DUMB Questions from a Country Living newbie...

   / DUMB Questions from a Country Living newbie... #11  
1) Where can I find 55 gal barrels without a top so I can use them for a burn barrel?

Try an ice cream company. They get syrups, chocolate, etc. in teflon lined 55 gallon drums, and the tops come off so they can get all the goo out. Sometimes you can get a couple pounds of chocolate left in the bottom of a barrel. :licking:

I have one that started life as a shooting target. It has several hundred holes in it, from .22 caliber up to shotgun slug size. Burn barrels take a lot of ventilation. :D

2) The prior owner had a burn pit that is full of stuff you should NEVER burn due to either it is inflammable, toxic, or other. Glass, fiberglass, plastic, car seats hot tub covers, etc. It is a MESS, some is burned, some is not. It is very close to one of my ponds, I dont want to poison the water (it is spring fed). Do I get a dumpster and dig it all out? What is the best way to handle this?

Yeah, the best thing to do is dig it out and haul it to a landfill. I bet you have other artifacts that need to be disposed of. When I bought my place, I hauled 28,000 lbs of scrap metal to a dealer, and filled six large dumpsters with the contents of the barn. You really don't want to burn anything plastic. It generates toxins that settle out and persist around the burn pile for years.

3) I have found a couple 55 gal drums with I think diesel in them scattered around the property. I also have a totally rust covered old style propane tank that is (of course) FULL! Can I siphon the diesel and use it? do I burn it? what can you do with a FULL but useless propane can? See question 1, can I empty the diesel (and water in some cases) and cut the lid off to make a burn barrel?

Some states have programs for decommissioning buried fuel tanks that will pump out and recycle old fuel oil, which is the same stuff as #2 diesel. They donate the proceeds to winter heat support for poor people, and the process doesn't cost you a dime. If it's fuel oil or diesel, the stuff in those barrels is worth about $2 a gallon even if it needs a lot of rehabilitation, so don't let anyone charge you for taking it.

Keep at least one barrel around if you plan to get a tractor. Rinse it out, give it a coat of paint and get a barrel pump and it will save you hauling tractor fuel in 5 gallon cans. Stabilize diesel that will be stored over a year, add a filter to the barrel pump just in case, and keep it someplace dry.

Use the propane tank to run the propane weed burner. You really want a propane wand. It's great for getting brush piles started, burning weeds out of gravel, heating castings before you weld them so thermal stress doesn't crack the weld, etc. etc.

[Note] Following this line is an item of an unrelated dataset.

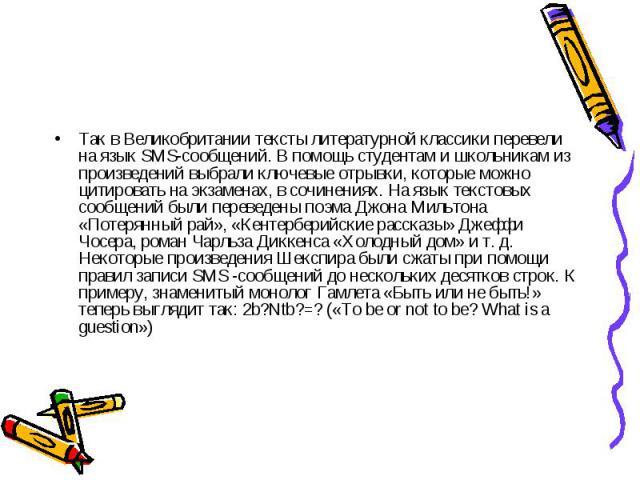 Так в Великобритании тексты литературной классики перевели на язык SMS-сообщений. В помощь студентам и школьникам из произведений выбрали ключевые отрывки, которые можно цитировать на экзаменах, в сочинениях. На язык текстовых сообщений были перевед…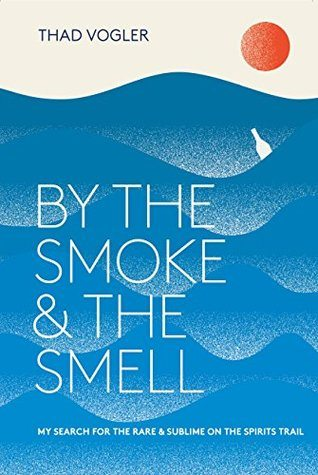 By the Smoke and The Smell by Thad Vogler Book Cover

4) One of my daughters is terrified of snakes. I've seen a 6-7" black rat snake and several smaller snakes on the property (none lately) but no copper heads yet. Is there a simple and easy way to keep snakes out of the "Yard" area?

Teach her to love king snakes, which are easily recognizable and eat rattlesnakes.

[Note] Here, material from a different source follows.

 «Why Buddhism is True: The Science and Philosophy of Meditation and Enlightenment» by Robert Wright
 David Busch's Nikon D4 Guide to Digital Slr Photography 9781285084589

Those little windmill thumpers that are supposed to run off gophers work pretty well on snakes. Snakes hate vibrations in the ground. They are afraid of being stepped on, and will leave an area where the ground vibrates.

5) My other daughter is terrified of ticks. I got guinea fowl patrolling the yard and I hope that works. Is there anything else I can do non-chemical (my wife is VERY pro-organic type).

Your daughters will adapt to country life. So will your wife. Give them time, and buy them boots. Teach them to keep their pants tucked into their boots while walking. Insect repellent also works on ticks, but gee, that's a chemical.

6) Grass in the gravel drive. The 1 year total kill (I only use it on the gravel) only lasted 3 months max. How the heck do I keep the gravel clear of grass/weeds?

Get a 3 point blade with your tractor. You will need it to maintain the drive. Blade the drive smooth before adding gravel. Blade the gravel thrown to the sides by tire action back onto the drive. Your "total kill" sounds like glyphosate, and 3 months is about how long it takes new seeds to get established. You can either use glyphosate in between tractor blade jobs, or there are more effective soil sterilants on the market.

7) Related to gravel drive. when to buy more gravel? I know that the immediate "driveway" and the "y" in front of the house NEED more gravel, as does the main hill portion. What season is best to add gravel, and must all the weeds be dead first, etc. The driveway is how I get to work, which pays for all my tractor parts and tractor payments...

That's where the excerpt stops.